Excerpts from a dataset:
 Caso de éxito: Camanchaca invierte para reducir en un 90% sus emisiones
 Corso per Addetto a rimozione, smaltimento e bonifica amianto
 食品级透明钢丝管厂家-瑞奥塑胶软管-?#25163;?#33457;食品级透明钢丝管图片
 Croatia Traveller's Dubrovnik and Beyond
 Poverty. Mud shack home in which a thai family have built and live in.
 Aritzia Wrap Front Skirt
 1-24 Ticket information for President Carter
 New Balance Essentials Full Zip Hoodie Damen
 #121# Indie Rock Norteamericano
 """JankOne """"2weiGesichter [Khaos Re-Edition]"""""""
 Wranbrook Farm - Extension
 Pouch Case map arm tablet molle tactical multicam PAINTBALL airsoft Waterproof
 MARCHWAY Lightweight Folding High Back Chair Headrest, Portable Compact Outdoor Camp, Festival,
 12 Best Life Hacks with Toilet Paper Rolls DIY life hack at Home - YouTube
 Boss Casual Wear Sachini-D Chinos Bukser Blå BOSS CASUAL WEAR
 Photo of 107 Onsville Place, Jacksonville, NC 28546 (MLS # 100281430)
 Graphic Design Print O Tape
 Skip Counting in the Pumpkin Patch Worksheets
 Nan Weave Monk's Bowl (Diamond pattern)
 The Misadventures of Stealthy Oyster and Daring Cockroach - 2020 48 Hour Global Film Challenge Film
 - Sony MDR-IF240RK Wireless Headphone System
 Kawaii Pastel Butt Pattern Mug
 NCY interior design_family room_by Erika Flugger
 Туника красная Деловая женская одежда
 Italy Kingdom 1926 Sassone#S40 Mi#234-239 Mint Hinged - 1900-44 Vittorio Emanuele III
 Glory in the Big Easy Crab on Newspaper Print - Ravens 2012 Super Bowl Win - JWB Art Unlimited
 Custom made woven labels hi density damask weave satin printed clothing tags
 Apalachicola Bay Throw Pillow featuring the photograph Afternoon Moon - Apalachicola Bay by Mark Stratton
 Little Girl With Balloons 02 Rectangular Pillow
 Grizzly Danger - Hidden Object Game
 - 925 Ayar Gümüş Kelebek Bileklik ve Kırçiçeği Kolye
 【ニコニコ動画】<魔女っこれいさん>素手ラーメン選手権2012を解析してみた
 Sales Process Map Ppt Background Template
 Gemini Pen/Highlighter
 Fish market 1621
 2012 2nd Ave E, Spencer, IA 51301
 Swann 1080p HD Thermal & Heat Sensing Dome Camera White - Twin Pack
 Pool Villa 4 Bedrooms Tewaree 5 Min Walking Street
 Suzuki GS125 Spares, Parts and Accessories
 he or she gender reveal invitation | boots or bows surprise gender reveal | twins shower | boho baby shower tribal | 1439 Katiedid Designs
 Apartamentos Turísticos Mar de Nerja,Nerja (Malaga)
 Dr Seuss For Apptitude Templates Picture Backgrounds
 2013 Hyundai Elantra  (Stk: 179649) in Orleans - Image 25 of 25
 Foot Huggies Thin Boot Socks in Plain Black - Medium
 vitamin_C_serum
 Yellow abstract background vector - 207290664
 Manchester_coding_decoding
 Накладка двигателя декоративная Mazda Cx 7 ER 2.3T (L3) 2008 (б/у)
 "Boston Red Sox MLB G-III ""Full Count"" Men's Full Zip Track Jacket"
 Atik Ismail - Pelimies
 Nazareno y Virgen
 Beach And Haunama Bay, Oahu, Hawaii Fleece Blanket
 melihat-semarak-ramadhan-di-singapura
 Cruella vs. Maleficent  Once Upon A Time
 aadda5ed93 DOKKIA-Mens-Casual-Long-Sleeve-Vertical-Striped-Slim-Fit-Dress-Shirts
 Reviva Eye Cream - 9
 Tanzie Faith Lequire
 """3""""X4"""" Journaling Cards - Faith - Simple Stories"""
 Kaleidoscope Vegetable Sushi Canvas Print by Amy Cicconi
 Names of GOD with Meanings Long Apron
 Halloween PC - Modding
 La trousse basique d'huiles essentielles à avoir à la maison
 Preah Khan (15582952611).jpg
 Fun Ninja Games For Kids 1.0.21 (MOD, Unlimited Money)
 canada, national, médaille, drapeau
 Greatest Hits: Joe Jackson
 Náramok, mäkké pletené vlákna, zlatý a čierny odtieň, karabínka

### TASK REQUIREMENTS
Reproduce the lines above. Leave each one as it is.

### SOLUTION FOR THIS EXERCISE
 Caso de éxito: Camanchaca invierte para reducir en un 90% sus emisiones
 Corso per Addetto a rimozione, smaltimento e bonifica amianto
 食品级透明钢丝管厂家-瑞奥塑胶软管-?#25163;?#33457;食品级透明钢丝管图片
 Croatia Traveller's Dubrovnik and Beyond
 Poverty. Mud shack home in which a thai family have built and live in.
 Aritzia Wrap Front Skirt
 1-24 Ticket information for President Carter
 New Balance Essentials Full Zip Hoodie Damen
 #121# Indie Rock Norteamericano
 """JankOne """"2weiGesichter [Khaos Re-Edition]"""""""
 Wranbrook Farm - Extension
 Pouch Case map arm tablet molle tactical multicam PAINTBALL airsoft Waterproof
 MARCHWAY Lightweight Folding High Back Chair Headrest, Portable Compact Outdoor Camp, Festival,
 12 Best Life Hacks with Toilet Paper Rolls DIY life hack at Home - YouTube
 Boss Casual Wear Sachini-D Chinos Bukser Blå BOSS CASUAL WEAR
 Photo of 107 Onsville Place, Jacksonville, NC 28546 (MLS # 100281430)
 Graphic Design Print O Tape
 Skip Counting in the Pumpkin Patch Worksheets
 Nan Weave Monk's Bowl (Diamond pattern)
 The Misadventures of Stealthy Oyster and Daring Cockroach - 2020 48 Hour Global Film Challenge Film
 - Sony MDR-IF240RK Wireless Headphone System
 Kawaii Pastel Butt Pattern Mug
 NCY interior design_family room_by Erika Flugger
 Туника красная Деловая женская одежда
 Italy Kingdom 1926 Sassone#S40 Mi#234-239 Mint Hinged - 1900-44 Vittorio Emanuele III
 Glory in the Big Easy Crab on Newspaper Print - Ravens 2012 Super Bowl Win - JWB Art Unlimited
 Custom made woven labels hi density damask weave satin printed clothing tags
 Apalachicola Bay Throw Pillow featuring the photograph Afternoon Moon - Apalachicola Bay by Mark Stratton
 Little Girl With Balloons 02 Rectangular Pillow
 Grizzly Danger - Hidden Object Game
 - 925 Ayar Gümüş Kelebek Bileklik ve Kırçiçeği Kolye
 【ニコニコ動画】<魔女っこれいさん>素手ラーメン選手権2012を解析してみた
 Sales Process Map Ppt Background Template
 Gemini Pen/Highlighter
 Fish market 1621
 2012 2nd Ave E, Spencer, IA 51301
 Swann 1080p HD Thermal & Heat Sensing Dome Camera White - Twin Pack
 Pool Villa 4 Bedrooms Tewaree 5 Min Walking Street
 Suzuki GS125 Spares, Parts and Accessories
 he or she gender reveal invitation | boots or bows surprise gender reveal | twins shower | boho baby shower tribal | 1439 Katiedid Designs
 Apartamentos Turísticos Mar de Nerja,Nerja (Malaga)
 Dr Seuss For Apptitude Templates Picture Backgrounds
 2013 Hyundai Elantra  (Stk: 179649) in Orleans - Image 25 of 25
 Foot Huggies Thin Boot Socks in Plain Black - Medium
 vitamin_C_serum
 Yellow abstract background vector - 207290664
 Manchester_coding_decoding
 Накладка двигателя декоративная Mazda Cx 7 ER 2.3T (L3) 2008 (б/у)
 "Boston Red Sox MLB G-III ""Full Count"" Men's Full Zip Track Jacket"
 Atik Ismail - Pelimies
 Nazareno y Virgen
 Beach And Haunama Bay, Oahu, Hawaii Fleece Blanket
 melihat-semarak-ramadhan-di-singapura
 Cruella vs. Maleficent  Once Upon A Time
 aadda5ed93 DOKKIA-Mens-Casual-Long-Sleeve-Vertical-Striped-Slim-Fit-Dress-Shirts
 Reviva Eye Cream - 9
 Tanzie Faith Lequire
 """3""""X4"""" Journaling Cards - Faith - Simple Stories"""
 Kaleidoscope Vegetable Sushi Canvas Print by Amy Cicconi
 Names of GOD with Meanings Long Apron
 Halloween PC - Modding
 La trousse basique d'huiles essentielles à avoir à la maison
 Preah Khan (15582952611).jpg
 Fun Ninja Games For Kids 1.0.21 (MOD, Unlimited Money)
 canada, national, médaille, drapeau
 Greatest Hits: Joe Jackson
 Náramok, mäkké pletené vlákna, zlatý a čierny odtieň, karabínka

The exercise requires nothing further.